ENTRIES:
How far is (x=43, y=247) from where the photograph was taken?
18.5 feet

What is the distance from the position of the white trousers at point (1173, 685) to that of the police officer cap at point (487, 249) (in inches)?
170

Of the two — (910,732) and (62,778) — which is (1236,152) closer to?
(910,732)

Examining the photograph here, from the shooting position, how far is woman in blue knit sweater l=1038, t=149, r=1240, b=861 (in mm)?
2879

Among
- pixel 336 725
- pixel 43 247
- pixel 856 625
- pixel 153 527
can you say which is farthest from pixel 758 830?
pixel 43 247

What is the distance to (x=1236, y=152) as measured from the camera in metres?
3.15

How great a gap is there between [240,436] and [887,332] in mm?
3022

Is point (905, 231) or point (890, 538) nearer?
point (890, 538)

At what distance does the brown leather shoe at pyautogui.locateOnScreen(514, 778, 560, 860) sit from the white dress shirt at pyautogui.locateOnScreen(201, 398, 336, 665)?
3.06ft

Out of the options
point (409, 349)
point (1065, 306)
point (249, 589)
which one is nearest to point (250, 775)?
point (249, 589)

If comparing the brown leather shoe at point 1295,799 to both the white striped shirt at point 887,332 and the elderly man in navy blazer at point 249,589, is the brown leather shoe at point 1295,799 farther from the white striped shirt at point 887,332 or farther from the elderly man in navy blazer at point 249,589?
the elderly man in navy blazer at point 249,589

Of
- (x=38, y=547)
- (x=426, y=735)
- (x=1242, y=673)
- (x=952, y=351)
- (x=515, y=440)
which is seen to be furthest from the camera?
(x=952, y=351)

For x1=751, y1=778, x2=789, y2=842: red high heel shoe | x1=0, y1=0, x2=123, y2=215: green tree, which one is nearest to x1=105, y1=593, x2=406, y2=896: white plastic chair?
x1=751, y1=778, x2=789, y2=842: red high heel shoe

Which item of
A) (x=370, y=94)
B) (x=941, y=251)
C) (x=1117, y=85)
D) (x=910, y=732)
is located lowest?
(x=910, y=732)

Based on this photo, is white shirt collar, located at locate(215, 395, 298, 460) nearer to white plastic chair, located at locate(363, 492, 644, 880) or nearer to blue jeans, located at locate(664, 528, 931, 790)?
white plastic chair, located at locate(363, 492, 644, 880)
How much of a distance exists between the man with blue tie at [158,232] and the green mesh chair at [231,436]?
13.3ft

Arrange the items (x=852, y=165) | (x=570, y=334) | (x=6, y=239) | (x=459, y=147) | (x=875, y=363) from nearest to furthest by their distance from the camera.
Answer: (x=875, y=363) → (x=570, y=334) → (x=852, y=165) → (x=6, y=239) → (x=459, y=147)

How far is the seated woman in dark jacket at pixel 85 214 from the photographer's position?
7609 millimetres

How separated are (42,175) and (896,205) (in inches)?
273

YOUR OBJECTIVE: Copy all of the data above verbatim, line for line, keeping every character unchanged.

SOLUTION:
How far is (x=43, y=247) from where the photograph was taken?
18.5 feet

What is the distance from the position of the white trousers at point (1173, 685) to that of the police officer cap at point (487, 249) (in inches)?
170

Of the two — (910,732) and (62,778) — which is (1236,152) closer to?
(910,732)

Examining the photograph here, from the shooting position, how far is woman in blue knit sweater l=1038, t=149, r=1240, b=861 (in mm)?
2879

Among
- pixel 336 725
- pixel 43 247
- pixel 856 625
- pixel 153 527
can you say which is farthest from pixel 758 830?
pixel 43 247

What is the distance to (x=1236, y=152) as measured from the camera in metres?
3.15

How great a gap is there between [240,436] and [887,332] in mm?
3022

Is point (905, 231) or point (890, 538) nearer?
point (890, 538)

At what distance does the brown leather shoe at pyautogui.locateOnScreen(514, 778, 560, 860) sit from the white dress shirt at pyautogui.locateOnScreen(201, 398, 336, 665)?
3.06ft

Out of the options
point (409, 349)
point (1065, 306)
point (249, 589)
which one is nearest to point (250, 775)?
point (249, 589)

If comparing the brown leather shoe at point 1295,799 to both the white striped shirt at point 887,332 and the elderly man in navy blazer at point 249,589, is the brown leather shoe at point 1295,799 farther from the white striped shirt at point 887,332 or farther from the elderly man in navy blazer at point 249,589?
the elderly man in navy blazer at point 249,589

Of
- (x=38, y=547)
- (x=426, y=735)
- (x=1242, y=673)
- (x=952, y=351)
- (x=515, y=440)
which is seen to be furthest from the camera?
(x=952, y=351)

For x1=751, y1=778, x2=789, y2=842: red high heel shoe | x1=0, y1=0, x2=123, y2=215: green tree, which one is nearest to x1=105, y1=593, x2=406, y2=896: white plastic chair?
x1=751, y1=778, x2=789, y2=842: red high heel shoe

Which item of
A) (x=370, y=94)
B) (x=941, y=251)
C) (x=1117, y=85)
D) (x=910, y=732)
is located lowest?
(x=910, y=732)

Based on this photo, is white shirt collar, located at locate(215, 395, 298, 460) nearer to white plastic chair, located at locate(363, 492, 644, 880) or nearer to blue jeans, located at locate(664, 528, 931, 790)?
white plastic chair, located at locate(363, 492, 644, 880)
How much of a distance exists between the man with blue tie at [158,232] and the green mesh chair at [231,436]?
13.3ft

Arrange the items (x=852, y=165) | (x=570, y=334) | (x=6, y=239) | (x=459, y=147) | (x=875, y=363) from nearest to furthest by their distance from the camera.
Answer: (x=875, y=363) → (x=570, y=334) → (x=852, y=165) → (x=6, y=239) → (x=459, y=147)

How far is the seated woman in dark jacket at pixel 85 214 from the photographer's position?
7609 millimetres

How separated are (42,175) and (896,205) (in inches)?
273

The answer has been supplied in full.